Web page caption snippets
• • • • •
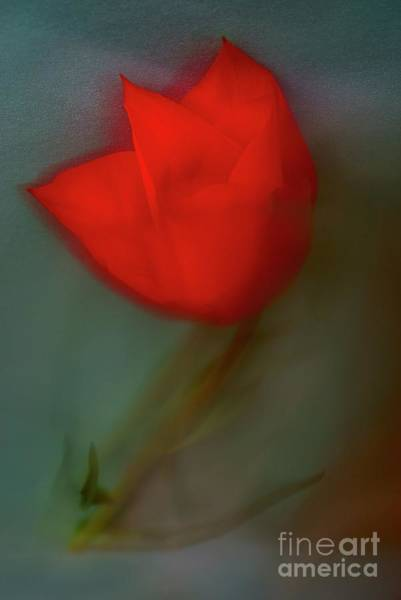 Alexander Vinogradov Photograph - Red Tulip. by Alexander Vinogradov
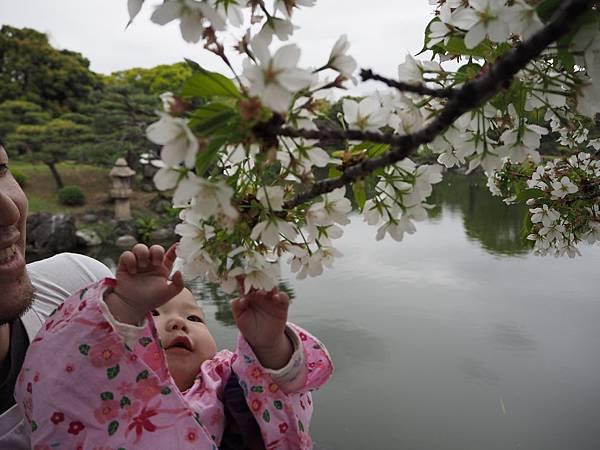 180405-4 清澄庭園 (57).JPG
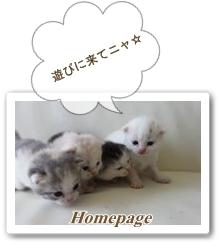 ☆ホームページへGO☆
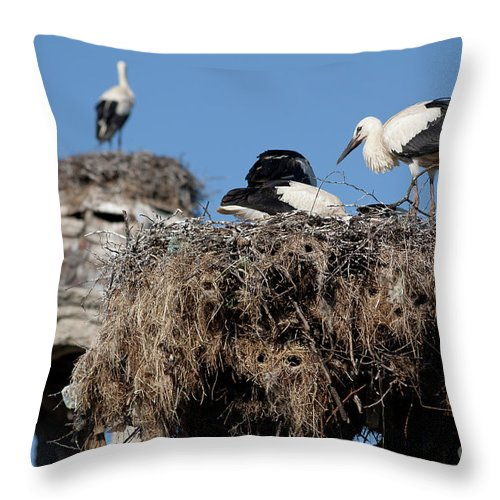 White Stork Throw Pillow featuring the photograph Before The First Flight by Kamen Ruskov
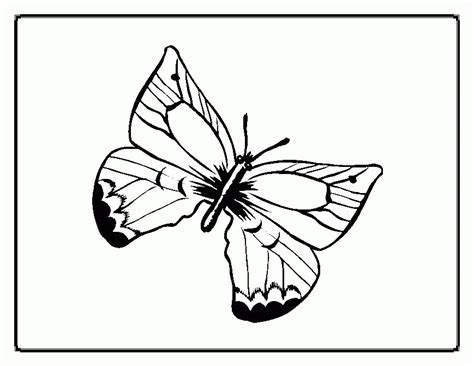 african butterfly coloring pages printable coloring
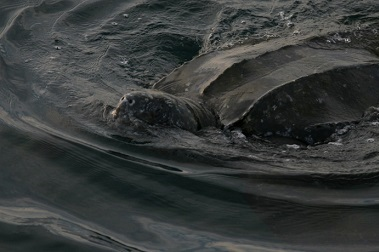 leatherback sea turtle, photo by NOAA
• • • • •
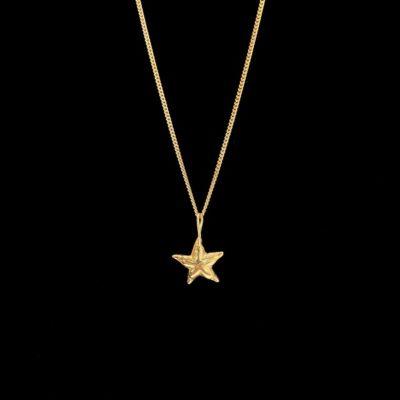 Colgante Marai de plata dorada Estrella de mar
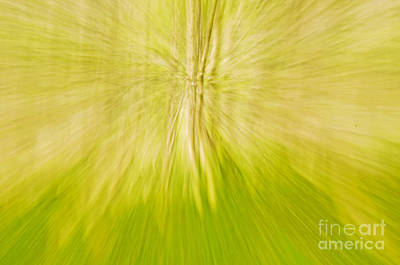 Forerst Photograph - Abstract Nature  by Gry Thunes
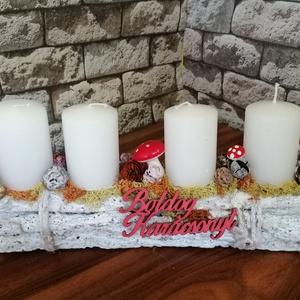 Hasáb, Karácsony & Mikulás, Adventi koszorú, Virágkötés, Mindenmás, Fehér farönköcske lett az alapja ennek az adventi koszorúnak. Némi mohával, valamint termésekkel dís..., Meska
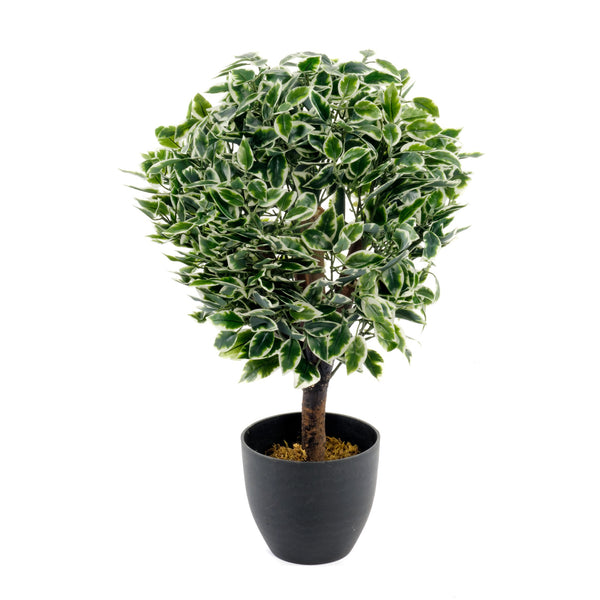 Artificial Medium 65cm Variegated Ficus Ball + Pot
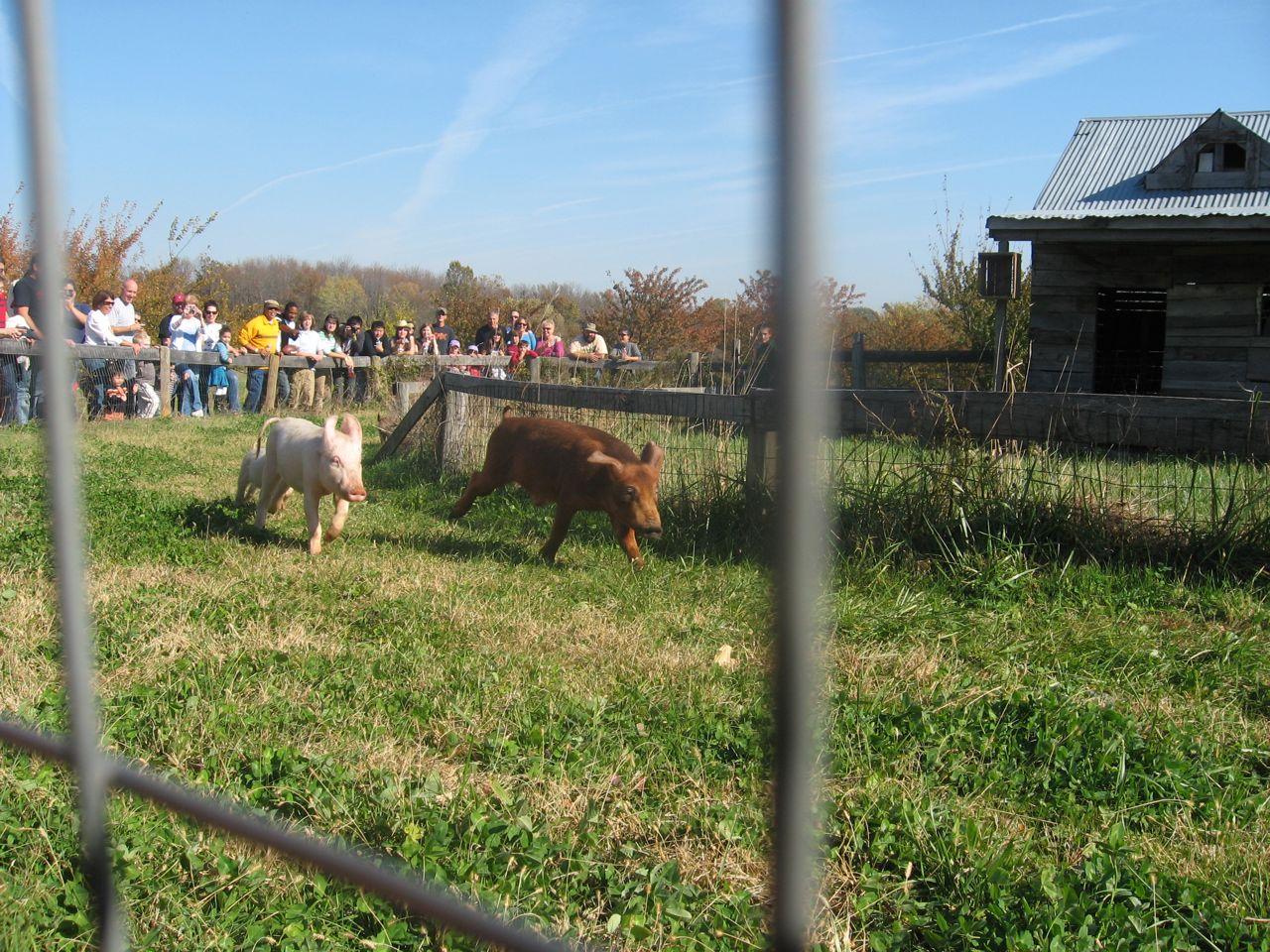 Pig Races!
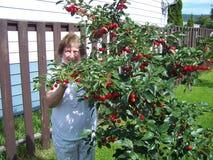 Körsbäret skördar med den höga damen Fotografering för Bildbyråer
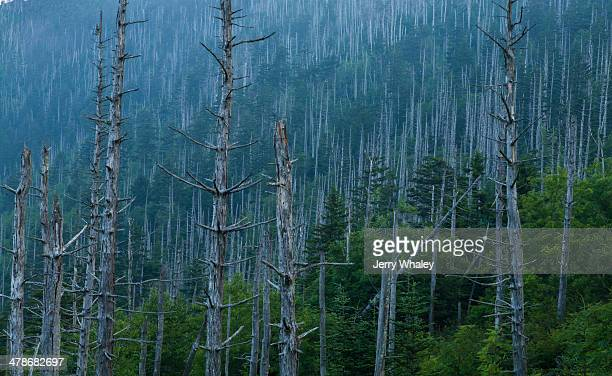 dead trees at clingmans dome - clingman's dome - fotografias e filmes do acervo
• • • • •
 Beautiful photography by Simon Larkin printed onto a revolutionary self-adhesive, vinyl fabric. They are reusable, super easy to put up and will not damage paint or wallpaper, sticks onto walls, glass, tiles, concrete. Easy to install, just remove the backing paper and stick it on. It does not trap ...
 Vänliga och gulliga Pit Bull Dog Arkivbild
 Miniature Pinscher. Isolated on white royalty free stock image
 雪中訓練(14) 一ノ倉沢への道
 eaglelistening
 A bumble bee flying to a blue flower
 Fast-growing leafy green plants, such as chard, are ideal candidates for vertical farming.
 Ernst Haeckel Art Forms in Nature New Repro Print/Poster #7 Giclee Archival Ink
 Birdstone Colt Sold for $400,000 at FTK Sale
• • • • •
Exercise prompt: Using the records above, copy word for word the line with "Vänliga och gulliga Pit Bull Dog Arkivbild", the line with "Fast-growing leafy green", and every line between them.

Answer to the exercise:
 Vänliga och gulliga Pit Bull Dog Arkivbild
 Miniature Pinscher. Isolated on white royalty free stock image
 雪中訓練(14) 一ノ倉沢への道
 eaglelistening
 A bumble bee flying to a blue flower
 Fast-growing leafy green plants, such as chard, are ideal candidates for vertical farming.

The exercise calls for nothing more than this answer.